§ EXCERPT PROVIDED:
····················
Peculiarities of Russian National Character
BRICS, 19 Jan 2015
Recent events, such as the overthrow of the government in Ukraine, the secession of Crimea and its decision to join the Russian Federation, the subsequent military campaign against civilians in Eastern Ukraine, western sanctions against Russia, and, most recently, the attack on the ruble, have caused a certain phase transition to occur within Russian society, which, I believe, is very poorly, if at all, understood in the west. This lack of understanding puts Europe at a significant disadvantage in being able to negotiate an end to this crisis.
Whereas prior to these events the Russians were rather content to consider themselves “just another European country,” they have now remembered that they are a distinct civilization, with different civilizational roots (Byzantium rather than Rome)—one that has been subject to concerted western efforts to destroy it once or twice a century, be it by Sweden, Poland, France, Germany, or some combination of the above. This has conditioned the Russian character in a specific set of ways which, if not adequately understood, is likely to lead to disaster for Europe and the world.
Lest you think that Byzantium is some minor cultural influence on Russia, it is, in fact, rather key. Byzantine cultural influences, which came along with Orthodox Christianity, first through Crimea (the birthplace of Christianity in Russia), then through the Russian capital Kiev (the same Kiev that is now the capital of Ukraine), allowed Russia to leapfrog across a millennium or so of cultural development. Such influences include the opaque and ponderously bureaucratic nature of Russian governance, which the westerners, who love transparency (if only in others) find so unnerving, along with many other things. Russians sometimes like to call Moscow the Third Rome—third after Rome itself and Constantinople—and this is not an entirely empty claim. But this is not to say that Russian civilization is derivative; yes, it has managed to absorb the entire classical heritage, viewed through a distinctly eastern lens, but its vast northern environment has transformed that heritage into something radically different.
Since this subject is of overwhelming complexity, I will focus on just four factors, which I find essential for understanding the transformation we are currently witnessing.
····················
§ WHAT YOU NEED TO DO:
1. Please reproduce the passage on Russian national character word for word, from "Peculiarities of Russian" up to and including "to this crisis.".
2. In the passage on Russian national character, which city do Russians sometimes call the Third Rome?
3. Summarize the passage on Russian national character in two sentences.

§ SUPPLIED INFORMATION:
····················
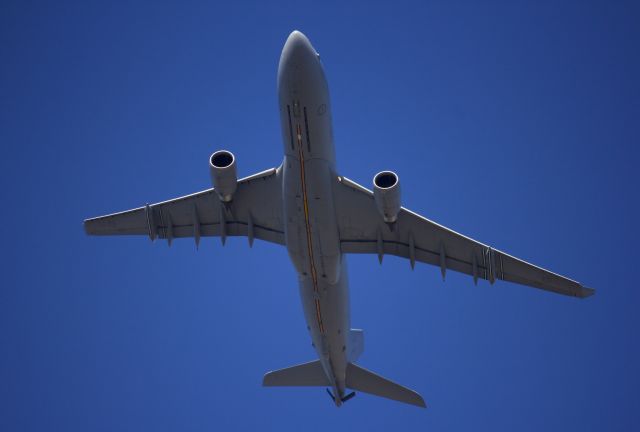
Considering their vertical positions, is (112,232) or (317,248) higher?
····················
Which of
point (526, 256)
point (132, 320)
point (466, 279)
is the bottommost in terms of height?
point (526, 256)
····················
§ THE RESPONSES:
1.
Peculiarities of Russian National Character
BRICS, 19 Jan 2015
Recent events, such as the overthrow of the government in Ukraine, the secession of Crimea and its decision to join the Russian Federation, the subsequent military campaign against civilians in Eastern Ukraine, western sanctions against Russia, and, most recently, the attack on the ruble, have caused a certain phase transition to occur within Russian society, which, I believe, is very poorly, if at all, understood in the west. This lack of understanding puts Europe at a significant disadvantage in being able to negotiate an end to this crisis.

2. Moscow.

3. Recent events, including the overthrow of Ukraine's government, Crimea's decision to join Russia, western sanctions and the attack on the ruble, have caused a phase transition in Russian society that the west poorly understands. Russians now see themselves as a distinct civilization with Byzantine rather than Roman roots that the west has repeatedly tried to destroy, and this history has shaped their character in ways that could lead to disaster if not understood.